SET TASKS:
[1] Answer these about the enable_groupagg email:
(a) To whom is it sent in the "To:" line?
(b) According to the quoted reply, what does setting enable_hashagg = false disable?
(c) What does the last quoted passage say happens to the mixed strategy when enable_hashagg is false?
[2] Please write the rest of the enable_groupagg email, picking up after its final line.

PAGE EXCERPT:
####################

Re: Add enable_groupagg GUC parameter to control GroupAggregate usage

From: Tatsuro Yamada <yamatattsu(at)gmail(dot)com>
To: Ashutosh Bapat <ashutosh(dot)bapat(dot)oss(at)gmail(dot)com>
Cc: pgsql-hackers(at)lists(dot)postgresql(dot)org
Subject: Re: Add enable_groupagg GUC parameter to control GroupAggregate usage
Date: 2025-06-11 03:07:44
Message-ID: CAOKkKFsLbbpVMCG2_bV8u7M2sXLTs0y_yfMpywKekGi+qKtWKw@mail.gmail.com
Views: Raw Message | Whole Thread | Download mbox | Resend email
Thread:
Lists: pgsql-hackers

Hi Ashutosh,

Thanks for your reply!

>I first thought enable_hashagg should be sufficient to choose one strategy
over the other. But that is not true, enable_hashagg = true allows both the
strategies, enable_hashagg = false disables just hash strategy. There's no
way to disable group agg alone. So I think it makes sense to have this GUC.

Yes, exactly! Thank you for the clarification.

>I am surprised that we didn't see this being a problem for so long.

I was also wondering why this GUC parameter hadn't been introduced
earlier.

>We seem to disable mixed strategy when enable_hashagg is false. Do we want
to do the same when enable_groupagg = false as well?

####################

Records of questions based on scenes:

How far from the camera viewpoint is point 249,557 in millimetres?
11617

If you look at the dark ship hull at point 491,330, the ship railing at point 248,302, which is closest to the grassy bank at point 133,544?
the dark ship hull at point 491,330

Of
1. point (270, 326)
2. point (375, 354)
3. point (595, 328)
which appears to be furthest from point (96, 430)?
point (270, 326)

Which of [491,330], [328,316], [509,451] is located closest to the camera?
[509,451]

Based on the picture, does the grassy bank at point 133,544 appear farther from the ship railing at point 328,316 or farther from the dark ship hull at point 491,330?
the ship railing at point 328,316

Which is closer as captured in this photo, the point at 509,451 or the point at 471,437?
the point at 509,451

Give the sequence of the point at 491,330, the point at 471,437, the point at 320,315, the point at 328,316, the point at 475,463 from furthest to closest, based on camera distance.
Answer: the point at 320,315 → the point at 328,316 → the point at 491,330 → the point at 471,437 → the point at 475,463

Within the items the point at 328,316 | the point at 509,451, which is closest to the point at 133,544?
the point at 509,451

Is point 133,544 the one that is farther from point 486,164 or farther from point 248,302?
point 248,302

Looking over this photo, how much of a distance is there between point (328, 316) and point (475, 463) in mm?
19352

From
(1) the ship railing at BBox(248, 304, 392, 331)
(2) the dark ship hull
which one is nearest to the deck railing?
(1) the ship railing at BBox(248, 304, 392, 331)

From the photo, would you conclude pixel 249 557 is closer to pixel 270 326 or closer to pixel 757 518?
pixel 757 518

####################

WRITTEN RESPONSES:
[1]
(a) Ashutosh Bapat
(b) Only the hash strategy
(c) It seems to be disabled.

[2]
As I mentioned in my previous email, setting enable_groupagg = false
resulted in better execution time compared to the mixed strategy (which,
as I understand, includes both HashAgg and GroupAgg). So, I believe
this new GUC parameter would be helpful for users in certain situations.

Here’s how the current and proposed behaviors compare:

Current behavior:
enable_hashagg = ON → Mixed
enable_hashagg = OFF → GroupAgg

After applying the patch:
enable_hashagg = ON, enable_groupagg = ON → Mixed
enable_hashagg = OFF, enable_groupagg = ON → GroupAgg
enable_hashagg = ON, enable_groupagg = OFF → HashAgg (new)
enable_hashagg = OFF, enable_groupagg = OFF → GroupAgg

In addition, if the both parameters = OFF, GroupAgg will be selected in
the patch. The reason is that I found a comment that HashAgg might use
too much memory, so I decided to prioritize using GroupAgg, which is
more secure.

In the last case, I chose to default to GroupAgg since I found a
comment suggesting HashAgg might consume excessive memory, so GroupAgg
seemed the safer fallback.

Some hackers may want to compare the actual execution plans and times
under different GUC settings, so I've attached my test results in
"test_result.txt".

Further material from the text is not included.